If the lawsuit is successful, the court can order the negligent company to cover the costs of “reasonably necessary periodic examinations.” But the relief is limited to those plaintiffs who sue within three years of discovering the exposure.

The effort received bipartisan support in the House, after being drafted with Democratic and Republican support and passing the House floor and key committees with near-unanimity. But it crashed into opposition in the state Senate Wednesday, after Republicans said the legislation was too far-reaching and should have been centered on PFAS cases, not all toxic chemical cases.

“If you want to talk about targeting areas that have been identified as having PFAS issues I can support that,” said Sen. Sharon Carson, a Londonderry Republican. “But this is ... too broad. It’s just way, way too broad.”
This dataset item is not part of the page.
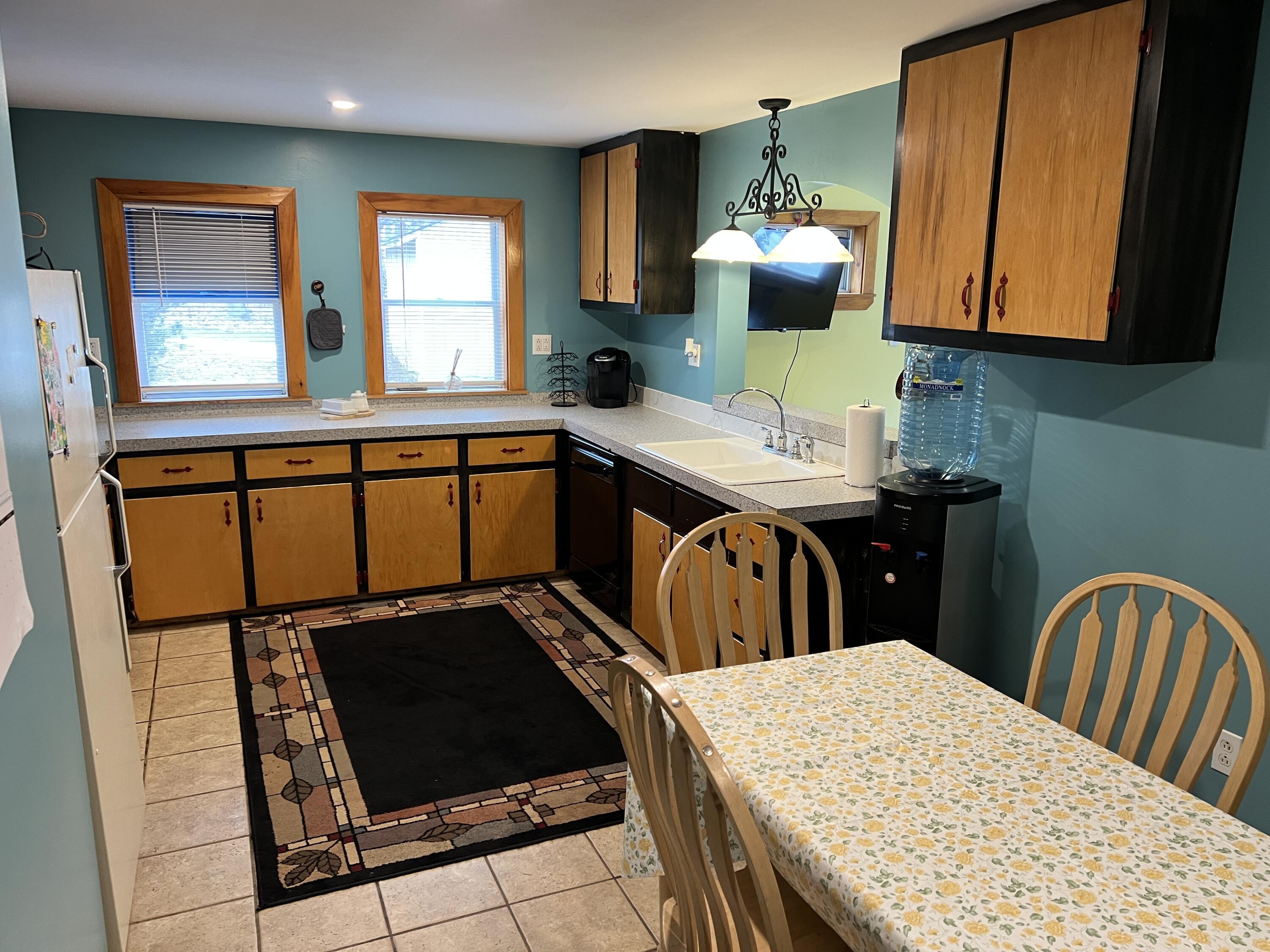 73 Fowlers Landing Road, Hampden, ME, 04444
One industry lobbyist objected to the breadth of the potential claims. Gregory Smith, a partner at McClane Middleton representing Waste Management of New Hampshire, requested an amendment to require that plaintiff’s prove physical injury has already occurred to get the monitoring relief.

“Anyone who’s going to make the claim will have to show even if it’s on a cellular level, at a microscopic level, there’s some evidence that their body has been injured,” Smith said Wednesday, explaining his proposed change. “Otherwise what the bill does is allow the diversion of resources to people who have not been injured, have not shown they’ve been injured, have never been injured, and away from people who may well be injured.”

But Sen. Shannon Chandley, an Amherst Democrat, rejected the proposal.

“The whole point of monitoring is to see what happens as a result of exposure to the toxin,” she said. “And if we say that proof of physical injury is necessary, then that seems to defeat the purpose of monitoring to me.”

The Judiciary Committee voted to recommend the amendment, 3-2, on a party line vote. The measure will be debated by the Senate on Monday.